The logical topology of an Ethernet network is always bus-based, so data is transmitted to all nodes in the network. Each node sees each transmission and distinguishes the data intended for it by the address of its network adapter. At a time, only one node can make a successful transfer, so there must be some agreement between the nodes on how to use the same cable together so as not to interfere with each other. This agreement defines the Ethernet standard.
As the network load grows, it becomes more and more necessary to transfer data at the same time. When this happens, the two transmissions collide, filling the bus with information garbage. This behavior is known under the term "collision", that is, the occurrence of a conflict.
Each transmission system, upon detecting a collision, immediately stops sending data, and action is taken to remedy the situation.
Although most collisions that occur on a typical Ethernet network are resolved within microseconds and their occurrence is natural and expected, the main disadvantage is that the more traffic on the network, the more collisions, the more dramatically the network performance drops and a collapse can occur. that is, the network is clogged with traffic.
Traffic- the flow of messages in the data transmission network.
Token Ring technology
Token Ring technology was developed by IBM in 1984. Token Ring technology uses a completely different access method. The logical token ring network has a ring topology. A special message known as a Token is a special three-byte packet that is constantly circulating around a logical ring in one direction. When the token passes through a node ready to transmit data to the network, it grabs the token, attaches the data to be sent to it, and then transmits the message back to the ring. The message continues its "journey" around the ring until it reaches its destination. Until the message is received, no node will be able to forward data. This access method is known as token passing. It eliminates collisions and arbitrary latencies like Ethernet.
FDDI technology
Fiber Distributed Data Interface (FDDI) technology is the first local area network technology in which the data transmission medium is a fiber optic cable. FDDI technology is largely based on Token Ring technology, developing and improving its basic ideas. The FDDI network is built on the basis of two fiber-optic rings, which form the main and backup data transmission paths between the network nodes. Having two rings is the main way to improve resiliency in an FDDI network, and nodes that want to take advantage of this increased reliability potential must be connected to both rings.
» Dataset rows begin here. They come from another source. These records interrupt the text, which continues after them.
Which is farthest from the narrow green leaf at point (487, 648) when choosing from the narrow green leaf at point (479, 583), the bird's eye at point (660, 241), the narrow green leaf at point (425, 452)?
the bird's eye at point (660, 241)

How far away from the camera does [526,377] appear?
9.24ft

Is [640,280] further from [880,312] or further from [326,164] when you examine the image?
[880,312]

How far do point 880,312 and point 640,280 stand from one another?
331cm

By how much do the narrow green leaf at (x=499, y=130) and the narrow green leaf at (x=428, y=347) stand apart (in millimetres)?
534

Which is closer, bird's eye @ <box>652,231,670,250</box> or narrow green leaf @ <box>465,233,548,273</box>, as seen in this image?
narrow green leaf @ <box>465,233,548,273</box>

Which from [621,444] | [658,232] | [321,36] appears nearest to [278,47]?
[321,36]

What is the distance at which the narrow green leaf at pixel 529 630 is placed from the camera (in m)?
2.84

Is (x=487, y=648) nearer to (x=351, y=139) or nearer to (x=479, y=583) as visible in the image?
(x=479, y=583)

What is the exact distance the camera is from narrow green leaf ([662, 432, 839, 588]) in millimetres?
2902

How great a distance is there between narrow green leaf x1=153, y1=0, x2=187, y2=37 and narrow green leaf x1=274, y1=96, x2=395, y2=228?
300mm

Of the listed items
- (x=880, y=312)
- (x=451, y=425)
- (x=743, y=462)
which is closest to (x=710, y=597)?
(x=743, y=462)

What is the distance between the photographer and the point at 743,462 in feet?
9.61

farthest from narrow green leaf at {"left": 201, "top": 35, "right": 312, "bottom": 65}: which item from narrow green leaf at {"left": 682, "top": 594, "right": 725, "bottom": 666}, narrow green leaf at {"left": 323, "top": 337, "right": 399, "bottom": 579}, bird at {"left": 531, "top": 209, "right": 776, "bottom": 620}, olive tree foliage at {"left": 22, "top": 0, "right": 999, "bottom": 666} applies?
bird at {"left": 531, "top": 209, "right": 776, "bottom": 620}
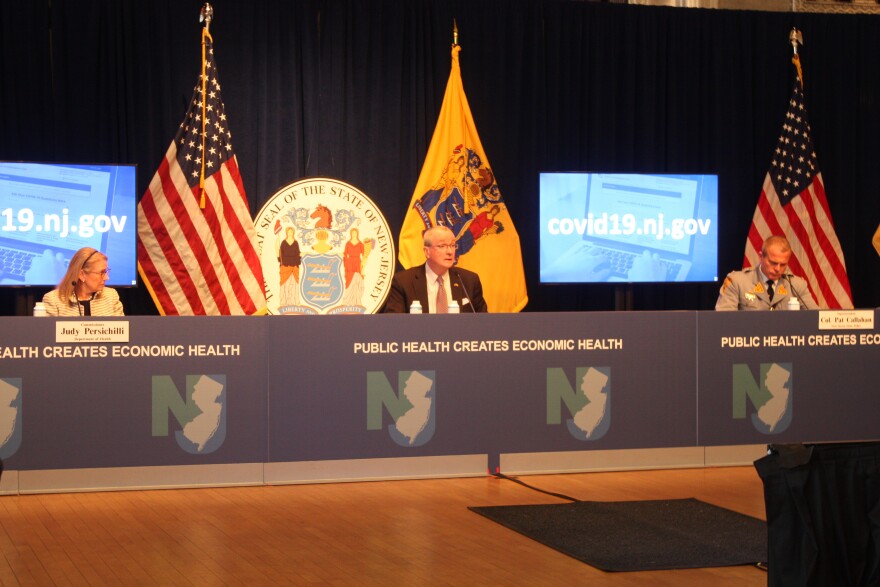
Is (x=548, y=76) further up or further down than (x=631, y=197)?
further up

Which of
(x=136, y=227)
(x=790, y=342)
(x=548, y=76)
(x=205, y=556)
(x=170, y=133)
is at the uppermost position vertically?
(x=548, y=76)

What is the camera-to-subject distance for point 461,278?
7.03 meters

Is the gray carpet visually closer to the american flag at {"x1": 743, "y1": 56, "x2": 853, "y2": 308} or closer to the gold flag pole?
the gold flag pole

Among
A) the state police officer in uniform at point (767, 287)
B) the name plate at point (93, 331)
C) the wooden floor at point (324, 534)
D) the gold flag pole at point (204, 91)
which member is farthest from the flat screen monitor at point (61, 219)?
the state police officer in uniform at point (767, 287)

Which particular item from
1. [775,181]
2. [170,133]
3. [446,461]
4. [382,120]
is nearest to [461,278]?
[446,461]

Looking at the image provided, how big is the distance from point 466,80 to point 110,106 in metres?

In normal network operation, data passes through all nodes and all cable sections of the primary ring only, the secondary ring is not used in this mode. In the event of some type of failure, where part of the primary ring cannot transmit data (for example, a cable break or node failure), the primary ring is combined with the secondary, again forming a single ring.
Rings in FDDI networks are considered as a general data transmission medium, therefore a special access method is defined for it, which is very close to the access method of Token Ring networks. The difference is that the token retention time in the FDDI network is not constant, as in Token Ring. It depends on the load on the ring - with a small load it increases, and with large overloads it can decrease to zero for asynchronous traffic. For synchronous traffic, the token hold time remains a fixed value.
ATM technology
ATM (Asynchronous Transfer Mode) is the most advanced network technology. It is designed to transmit voice, data and video using a high-speed, connection-oriented, cell-switched protocol.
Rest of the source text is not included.